С того дня зодчий не ходил больше в мечеть, теперь он молился дома. Прихожане-фанатики могли напасть на него, избить или даже убить. Но Мухаммад Порсо решил: не стоит, скоро сам подохнет как собака…
Хотя ты открыл лавку жемчужин,
По сути эти жемчужины рассеял в народе.
Навои
Зодчему уже перевалило за сотню лет, а он все еще бродил по улицам своей родной Бухары. Опираясь о посох, он медленно шел по извилистым и узким улочкам своей махалли, затем выходил на площадь и направлялся к своему детищу — медресе Улугбека. Усы и борода зодчего были седыми как лунь, брови нависали над глазами, и под желтой, даже коричневой, словно кирпич после обжига, кожей явственно проступали ребра. Одет он был в белую, распахнутую на груди рубаху и белые штаны, на голове носил старенькую светло-желтую чалму и на ногах неизменные кавуши.
Рано утром он выбирался из своего дома. Обогнув Минораи Калан, он останавливался в тени под высокими стенами Масжиди Калай и долго стоял здесь. Видно было, что ему нет дела ни до кого и ни до чего. Затем, пройдя через многолюдный базар под огромными куполами Токи Заргарона и под крытыми базарными рядами, выходил к водоему Ташхауз. Здесь останавливался передохнуть, глядя на чуть подернутую рябью воду, наполнявшую до самых краев этот огромный хауз. Иногда он пил из чашки водоноса, который поил его из милости, надеясь угодить этим аллаху. Старик не обращал внимания и на мальчишек, бежавших за ним следом. Опираясь о посох, он продолжал свой путь. Увидав древнего старца, иные люди останавливали повозки запряженные осликами, и покорно ждали, пока он пройдет, зато другие, нетерпеливые, проезжали, проходили мимо, задевали и толкали его, но и это не трогало старого зодчего.
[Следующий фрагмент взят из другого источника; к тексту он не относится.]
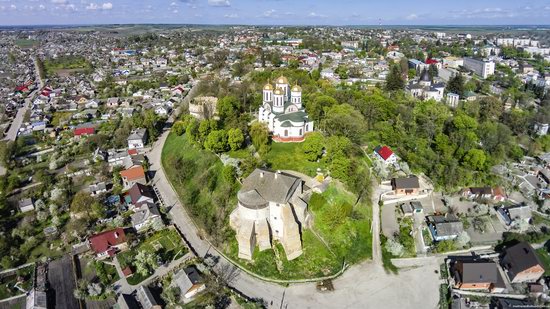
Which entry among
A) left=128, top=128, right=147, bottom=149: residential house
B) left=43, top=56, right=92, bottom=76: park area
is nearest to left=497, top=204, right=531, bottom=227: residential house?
left=128, top=128, right=147, bottom=149: residential house

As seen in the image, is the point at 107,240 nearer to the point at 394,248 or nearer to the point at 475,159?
the point at 394,248

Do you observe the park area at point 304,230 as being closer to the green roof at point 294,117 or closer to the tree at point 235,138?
the tree at point 235,138

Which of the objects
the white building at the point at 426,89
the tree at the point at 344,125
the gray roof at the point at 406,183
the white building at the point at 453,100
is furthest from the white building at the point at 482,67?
the gray roof at the point at 406,183

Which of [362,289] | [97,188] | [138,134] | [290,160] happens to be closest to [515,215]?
[362,289]

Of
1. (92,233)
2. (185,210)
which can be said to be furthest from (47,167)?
(185,210)

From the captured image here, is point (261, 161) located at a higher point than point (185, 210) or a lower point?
higher

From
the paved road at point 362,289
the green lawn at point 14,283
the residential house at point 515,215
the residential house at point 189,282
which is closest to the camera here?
the paved road at point 362,289

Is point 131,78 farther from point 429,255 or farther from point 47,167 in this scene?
point 429,255
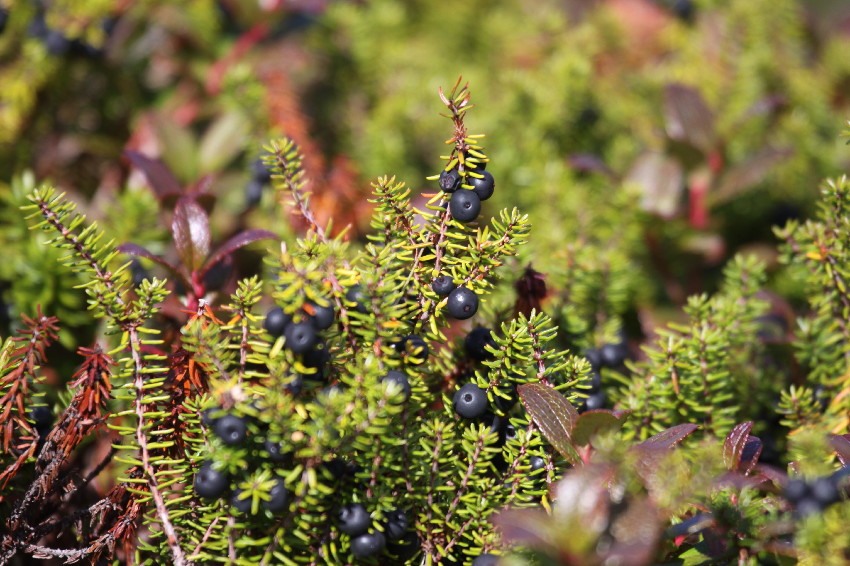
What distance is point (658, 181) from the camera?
1.88 m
Встречавшиеся на его пути арбакеши и носильщики порою останавливались, уступая ему дорогу, — Прислонившись к резной стене медресе Улугбека, он мутными глазами глядел на солнце, пока глаза не начинали слезиться и их не затягивала темная пелена. Тогда ему чудилось, будто над куполом медресе проросла разрушительница зданий трава кавар и нужно как можно скорее уничтожить ее. Стебли травы, подобно змеям, свисали с каменных стен. Он не глядел на людей проходивших мимо, хотя многие бухарцы знали своего знаменитого земляка и до сих пор женщины все еще выбегали из своих калиток, чтобы положить ему под ноги коврик, но зодчий переходил на середину улицы и брел прямо по пыли, бормоча, что не следует оказывать ему почестей.
Зато приезжие из других городов принимали его за нищего или юродивого. А бывало, что женщины, сидящие у калиток, низко кланялись старику и объясняли детям: «Этот дедушка отец отца твоего папы…»— на что зодчий с улыбкой прикасался к головенкам и плечам малышей.
Не раз, когда он проходил под стенами медресе, целая орава мальчишек, запускавших змей на площади, швыряла в него комья грязи или глины, тоже принимая его за юродивого, бродившего по базарам. Если здесь случался кто-либо из взрослых, мальчишек с руганью разгоняли. Зодчий не сердился на сорванцов, а лишь улыбался и шел дальше.